** begin **

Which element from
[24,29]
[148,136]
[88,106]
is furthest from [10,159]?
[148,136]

** end **

Requirement. Rewrite the data above with "furthest" replaced by "farthest" wherever it occurs, changing nothing else.

Output.
Which element from
[24,29]
[148,136]
[88,106]
is farthest from [10,159]?
[148,136]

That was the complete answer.